— Problem description —
In the records below, find the line with "3 Bedroom Property", then copy each line exactly until you have copied the line with "Tama HP200 Single". Leave any picture out.

[Data records]
+--
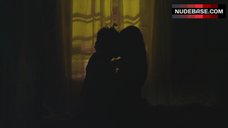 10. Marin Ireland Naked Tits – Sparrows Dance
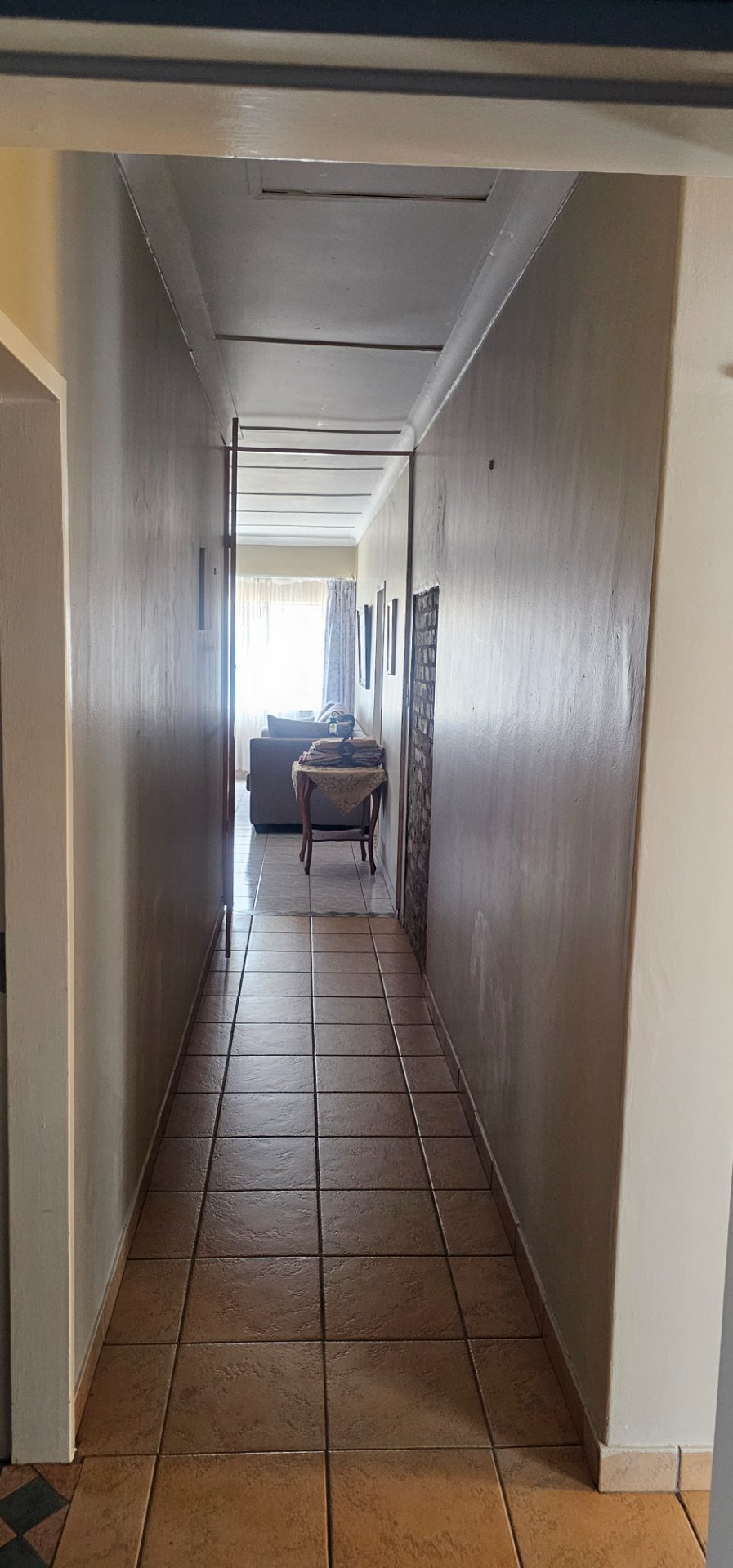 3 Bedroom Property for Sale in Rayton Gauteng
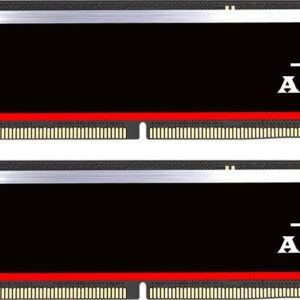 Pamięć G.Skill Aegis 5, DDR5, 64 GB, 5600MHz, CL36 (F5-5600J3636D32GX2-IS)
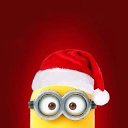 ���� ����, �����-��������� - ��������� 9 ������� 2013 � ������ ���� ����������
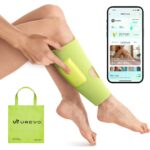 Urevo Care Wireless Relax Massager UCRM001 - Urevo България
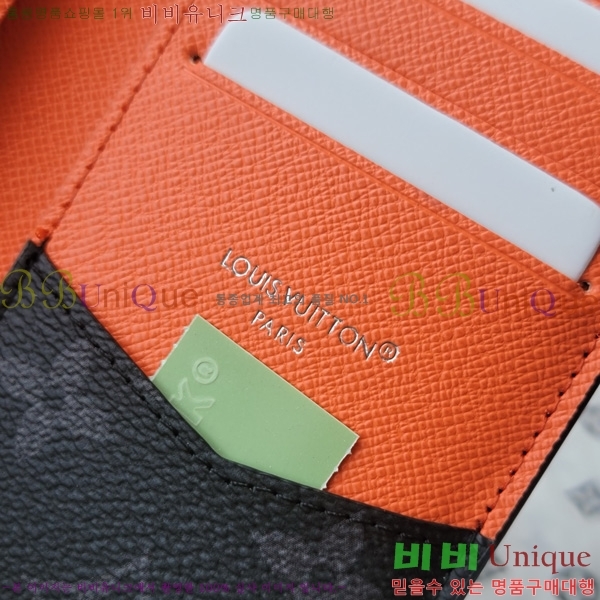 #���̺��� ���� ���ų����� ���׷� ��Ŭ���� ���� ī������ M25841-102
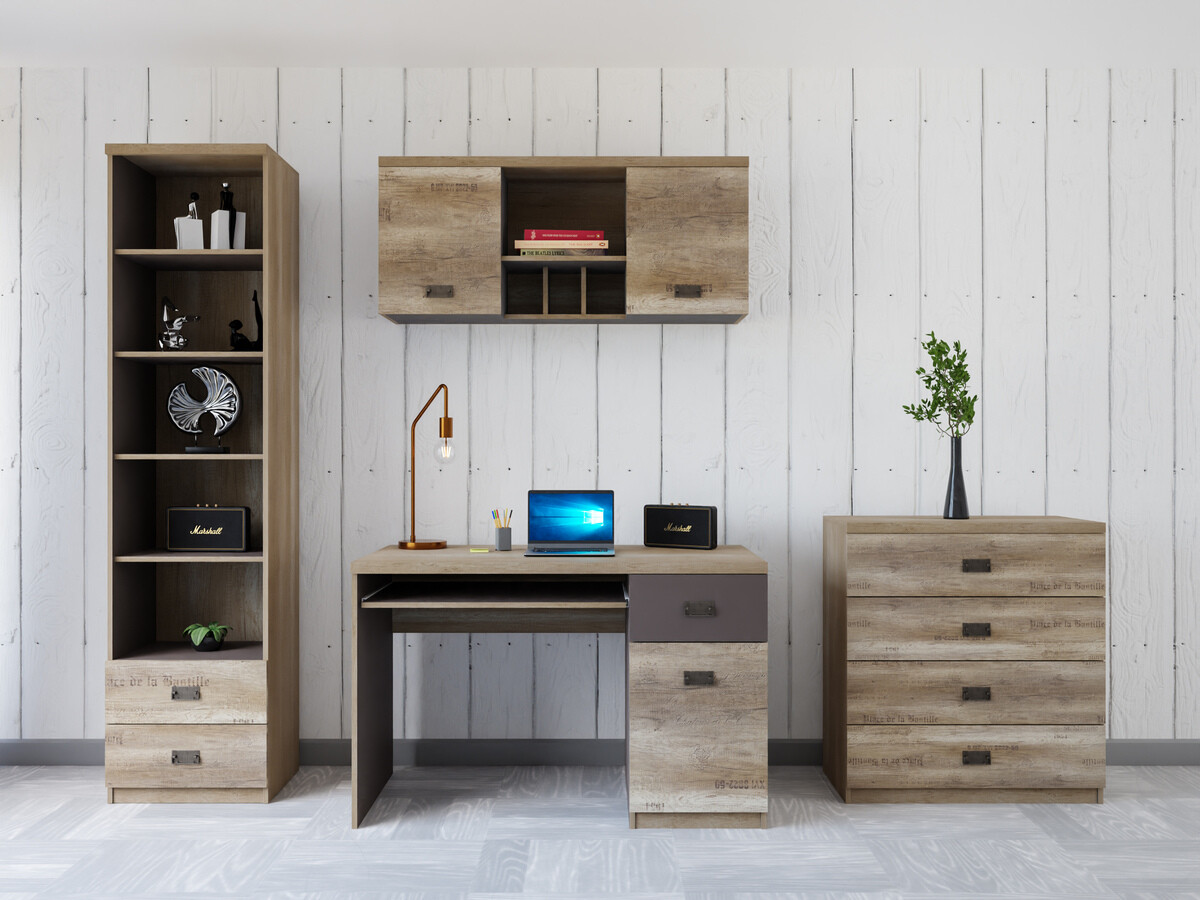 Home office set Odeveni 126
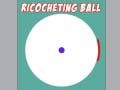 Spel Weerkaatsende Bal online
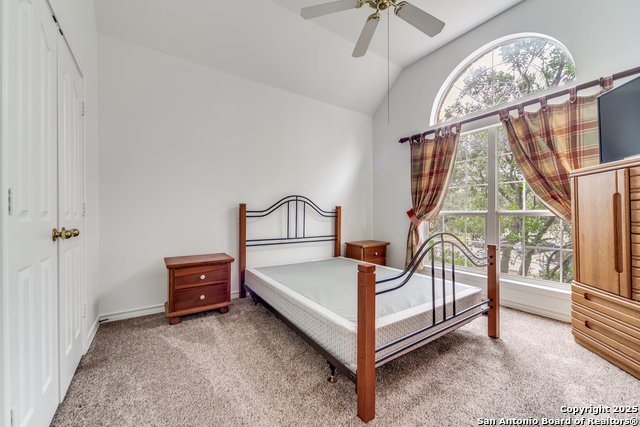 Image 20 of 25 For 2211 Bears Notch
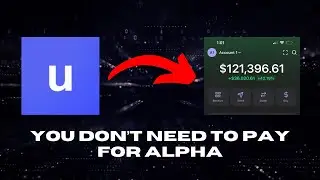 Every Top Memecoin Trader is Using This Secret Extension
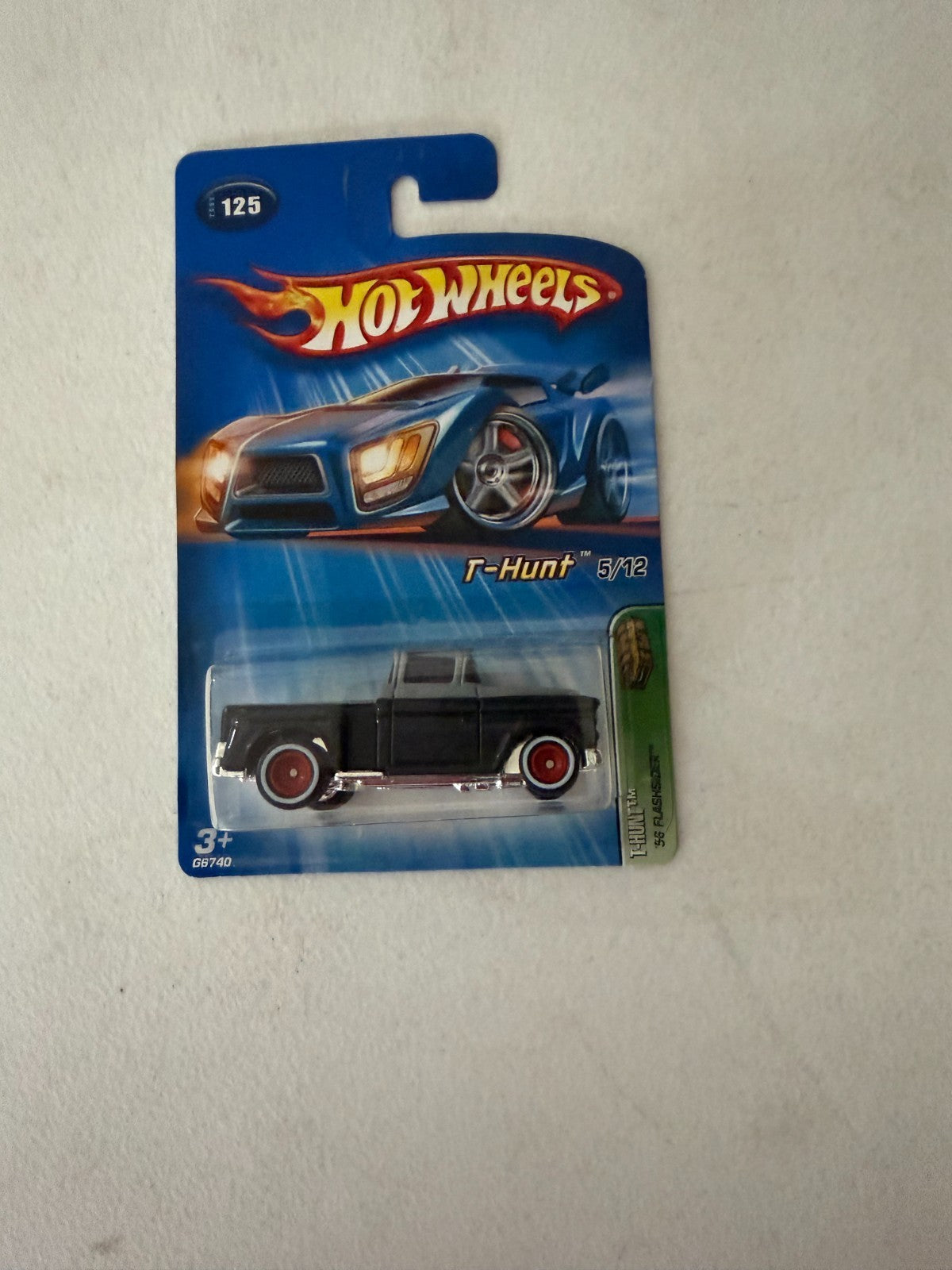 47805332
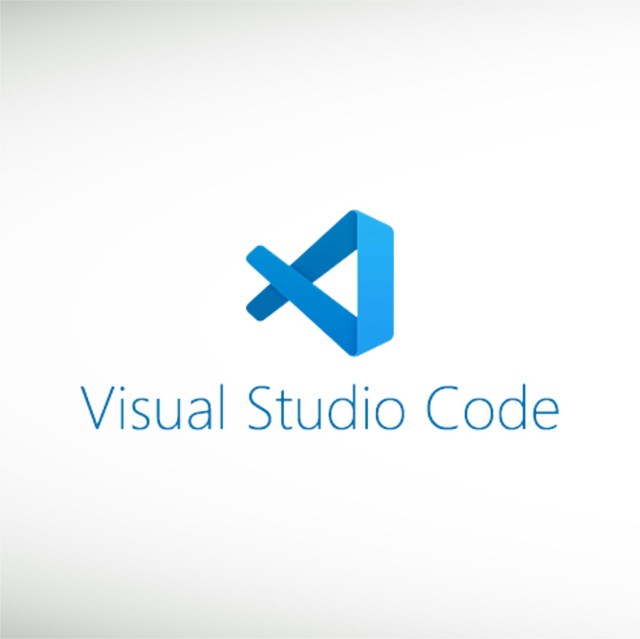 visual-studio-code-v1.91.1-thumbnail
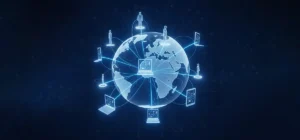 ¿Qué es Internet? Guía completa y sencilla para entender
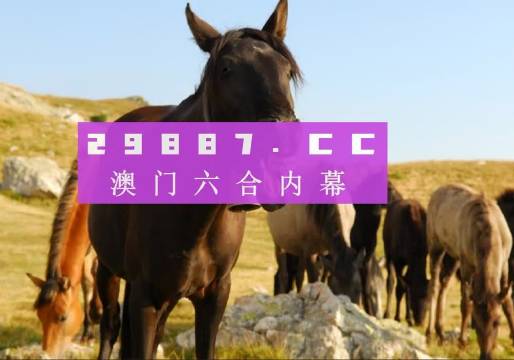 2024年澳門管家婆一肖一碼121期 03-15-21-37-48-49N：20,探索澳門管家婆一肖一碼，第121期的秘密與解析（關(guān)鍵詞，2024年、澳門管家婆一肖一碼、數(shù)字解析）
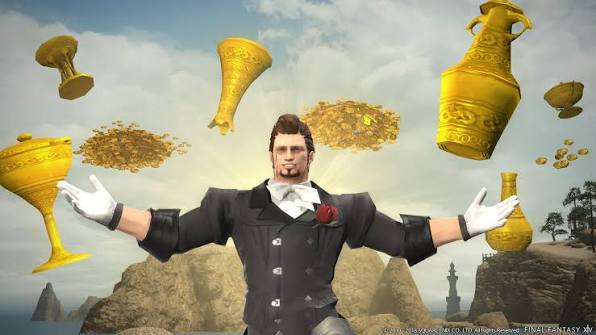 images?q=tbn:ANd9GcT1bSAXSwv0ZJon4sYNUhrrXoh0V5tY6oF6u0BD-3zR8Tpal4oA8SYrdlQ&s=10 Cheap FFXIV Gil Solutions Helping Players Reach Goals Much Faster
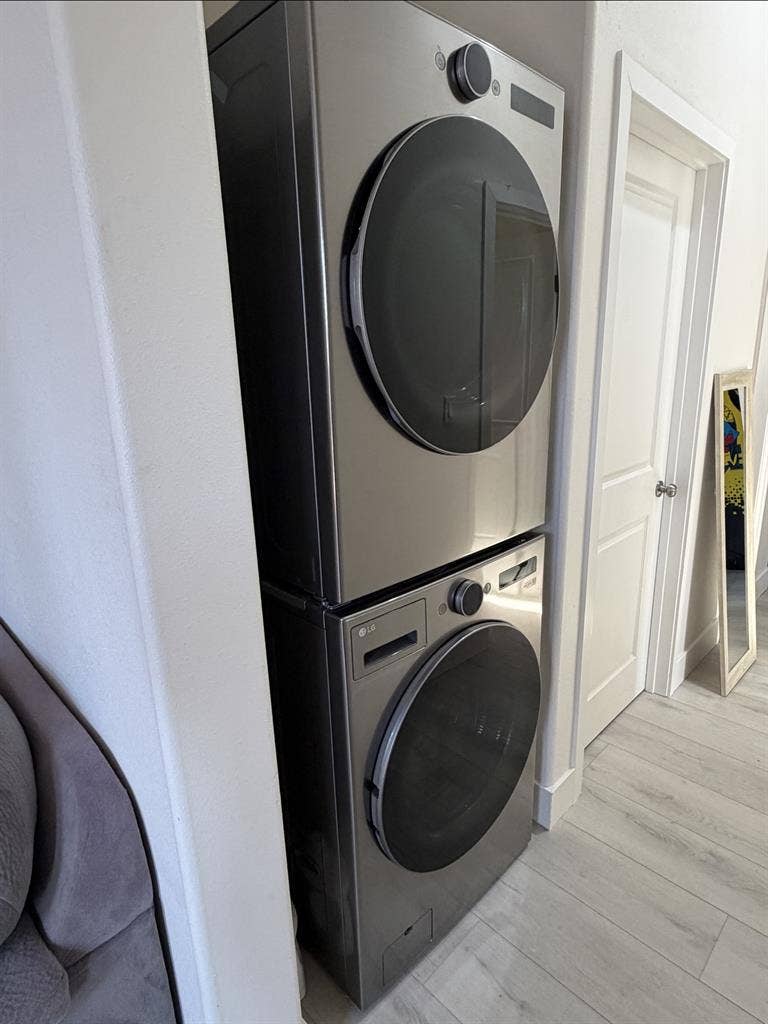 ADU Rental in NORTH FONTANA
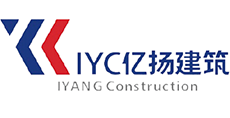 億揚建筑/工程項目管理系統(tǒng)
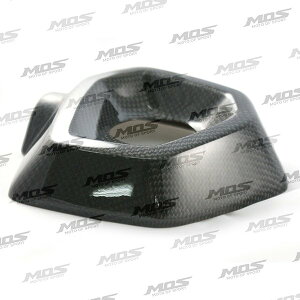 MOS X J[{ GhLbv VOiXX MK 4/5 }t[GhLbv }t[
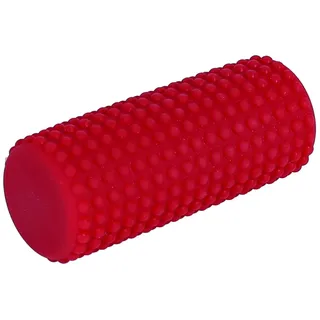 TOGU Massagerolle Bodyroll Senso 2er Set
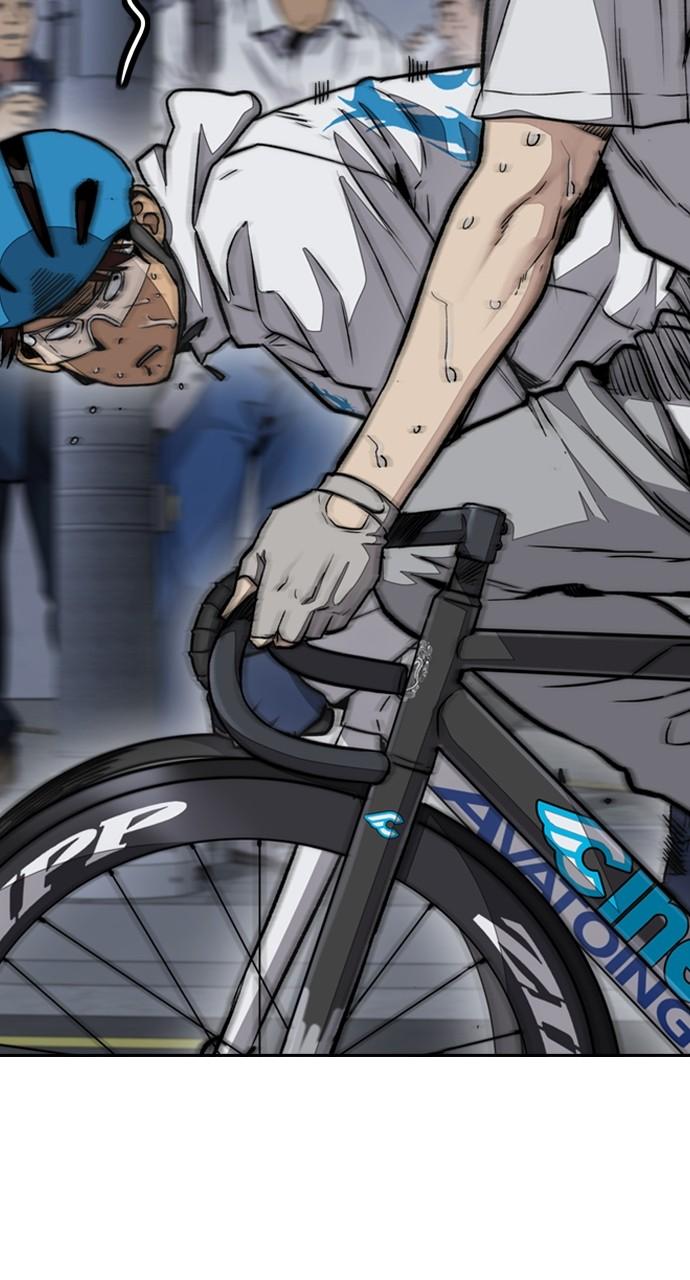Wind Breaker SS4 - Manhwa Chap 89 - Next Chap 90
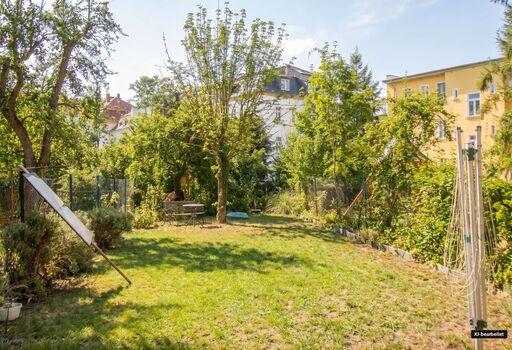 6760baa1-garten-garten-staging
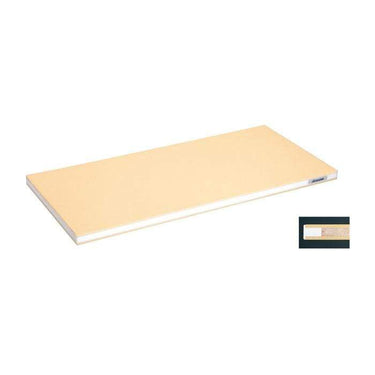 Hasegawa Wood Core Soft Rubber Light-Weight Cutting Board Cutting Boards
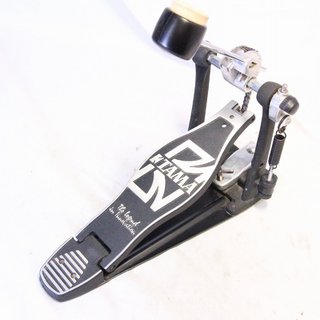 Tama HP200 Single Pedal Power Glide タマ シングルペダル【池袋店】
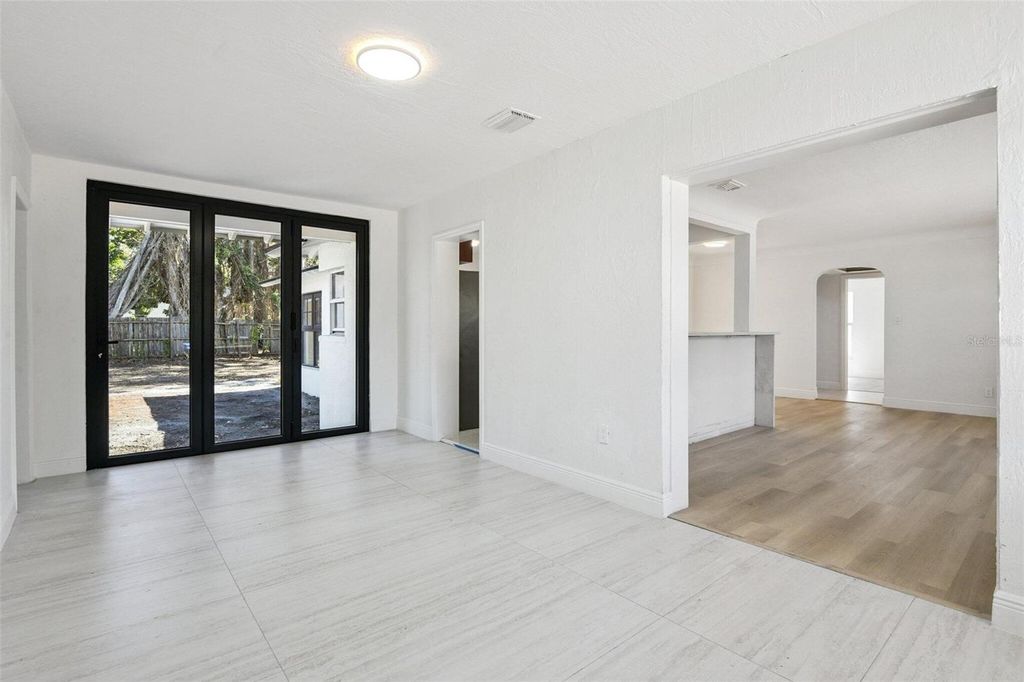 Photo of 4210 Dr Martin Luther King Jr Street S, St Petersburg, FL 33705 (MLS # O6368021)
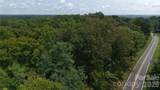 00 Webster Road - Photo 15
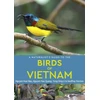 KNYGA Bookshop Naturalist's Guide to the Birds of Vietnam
+--
— Exercise result —
 3 Bedroom Property for Sale in Rayton Gauteng
 Pamięć G.Skill Aegis 5, DDR5, 64 GB, 5600MHz, CL36 (F5-5600J3636D32GX2-IS)
 ���� ����, �����-��������� - ��������� 9 ������� 2013 � ������ ���� ����������
 Urevo Care Wireless Relax Massager UCRM001 - Urevo България
 #���̺��� ���� ���ų����� ���׷� ��Ŭ���� ���� ī������ M25841-102
 Home office set Odeveni 126
 Spel Weerkaatsende Bal online
 Image 20 of 25 For 2211 Bears Notch
 Every Top Memecoin Trader is Using This Secret Extension
 47805332
 visual-studio-code-v1.91.1-thumbnail
 ¿Qué es Internet? Guía completa y sencilla para entender
 2024年澳門管家婆一肖一碼121期 03-15-21-37-48-49N：20,探索澳門管家婆一肖一碼，第121期的秘密與解析（關(guān)鍵詞，2024年、澳門管家婆一肖一碼、數(shù)字解析）
 images?q=tbn:ANd9GcT1bSAXSwv0ZJon4sYNUhrrXoh0V5tY6oF6u0BD-3zR8Tpal4oA8SYrdlQ&s=10 Cheap FFXIV Gil Solutions Helping Players Reach Goals Much Faster
 ADU Rental in NORTH FONTANA
 億揚建筑/工程項目管理系統(tǒng)
 MOS X J[{ GhLbv VOiXX MK 4/5 }t[GhLbv }t[
 TOGU Massagerolle Bodyroll Senso 2er Set
Wind Breaker SS4 - Manhwa Chap 89 - Next Chap 90
 6760baa1-garten-garten-staging
 Hasegawa Wood Core Soft Rubber Light-Weight Cutting Board Cutting Boards
 Tama HP200 Single Pedal Power Glide タマ シングルペダル【池袋店】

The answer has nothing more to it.